Samuel Hynes (1924-2019) R.I.P.

Another veteran American literary scholar and critic died earlier this month at Princeton . This was Samuel Hynes, WWII veteran fighter pilot and retired Woodrow Wilson Professor of Literature at Princeton University. He was 95. His best known critical work was a trilogy covering British literature bewteen the Edwardian era and the beginning of WWII. The third volume of that work was entitled The Auden Generation: Literature and Politics in England in the 1930s (1977).

Hynes begins his book with a consideration of The Waste Land as a defining book for Auden’s (and Waugh’s) generation. These were the writers who began their careers in the late ’20s-early ’30s.  Vile Bodies was another defining work that period.  As part of that discussion Hynes brings in the scene in Brideshead where Anthony Blanche declaims Eliot’s poem from a Christ Church balcony. While Hynes doesn’t mention Waugh’s use of the poem as the title for his fourth novel, A Handful of Dust, he does compare several passages of Vile Bodies to The Waste Land:

Vile Bodies is a London novel only in the sense that The Waste Land is a London poem; the city itself is an Unreal City, a fantasy of modern life lived in the absence of values. […] the world of Vile Bodies is a Waste Land, only it is a Waste Land inhabited mainly by Bright Young People. […] The word that the Bright Young People use again and again [to describe] the condition in  their lives is “bogus”. […] Bogusness […] is not a simple expression of cynicism. It is a generation’s judgment of a world emptied of significance, and a sign of their ‘almost fatal hunger for permanence’. As in Eliot, the emptiness of modern existence is ironically under-scored by reference to magnificent visions of the past. (pp. 57-59)

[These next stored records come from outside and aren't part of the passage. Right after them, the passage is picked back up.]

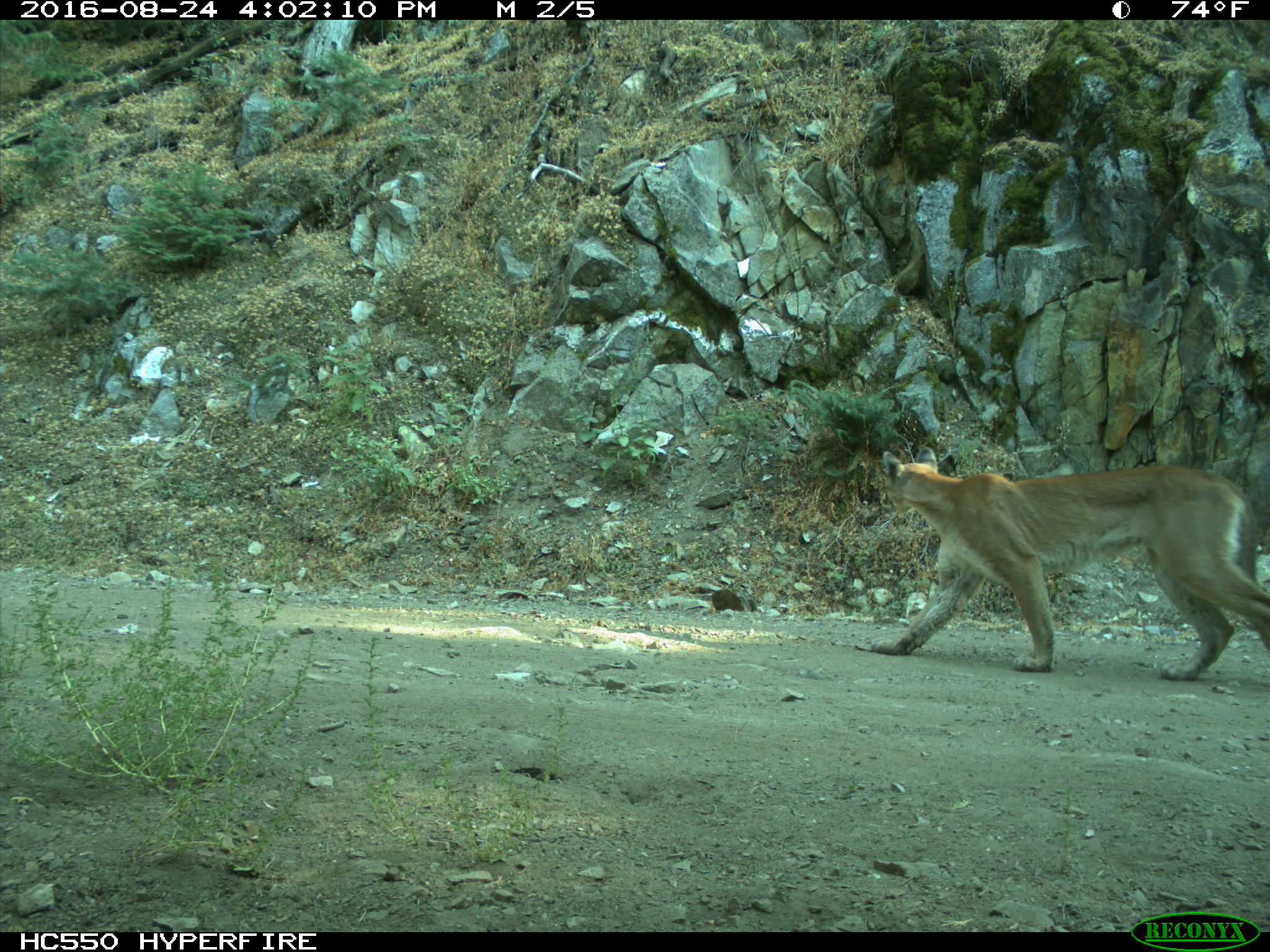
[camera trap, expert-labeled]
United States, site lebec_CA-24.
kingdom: Animalia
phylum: Chordata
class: Mammalia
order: Carnivora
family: Felidae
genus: Puma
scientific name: Puma concolor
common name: mountain lion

Hynes is also impressed that “Waugh was the first English novelist to see his own time as a period entre deux guerres.”  (p. 60) The past war is described in photos of its participants displayed on the walls of Lottie Crump’s hotel, Adam Symes’ witnessing of an Armistice Day observation on his way to Marylebone Station, and the description of the guests’ attire at Lady Anchorage’s party. The next war is foreseen in Fr Rothschild’s discussion of the meaning of history with Prime Minister Outrage and, of course, in the book’s last chapter. Hynes concludes the “interwar” discussion with this:

Waugh’s novel stands, in many important way, as a precursor of later writing of the decade: in its prophecy of war, in its consciousness of the separateness of the younger generation, in its contemptuous hostility to the politics of the establishment, in its irony, in its bitter, farcical wit, and perhaps most importantly in the way Waugh has gone beyond probability and beyond realism to build a parabolic world, a comical Unreal City of sad, yearning Bright Young People. (p. 63)

Later in his book Hynes takes up travel writing of the ’30s in which writers “turned their travels into interior journeys and parables of their times, making landscape and incident–the factual narrative of reportage–do the work of symbol and myth–the materials of fable.” (p. 228) As examples of this he cites, inter aliaWaugh in Abyssinia and Graham Greene’s Journey Without Maps. He goes on to cite Waugh’s earlier travel books as “witty” and “popular” but distinguishes them from the more “striking” books of the later years of the decade that included Waugh in Abyssinia, a little-read book that is frequently dismissed by Waugh’s other critics.

According to Hynes’s obituary in the New York Times:

Enraptured by airplanes from childhood, Professor Hynes flew 78 combat missions over the Pacific. He once described flying as “a life, like a sex life, that no normal guy would give up if he didn’t absolutely have to.” But the dozens of books he wrote, contributed to and edited were not all drenched in blood and guts. Among the more composed were his dissections of Thomas Hardy’s poetry, Edwardian novels and the work of W.H. Auden and his contemporaries.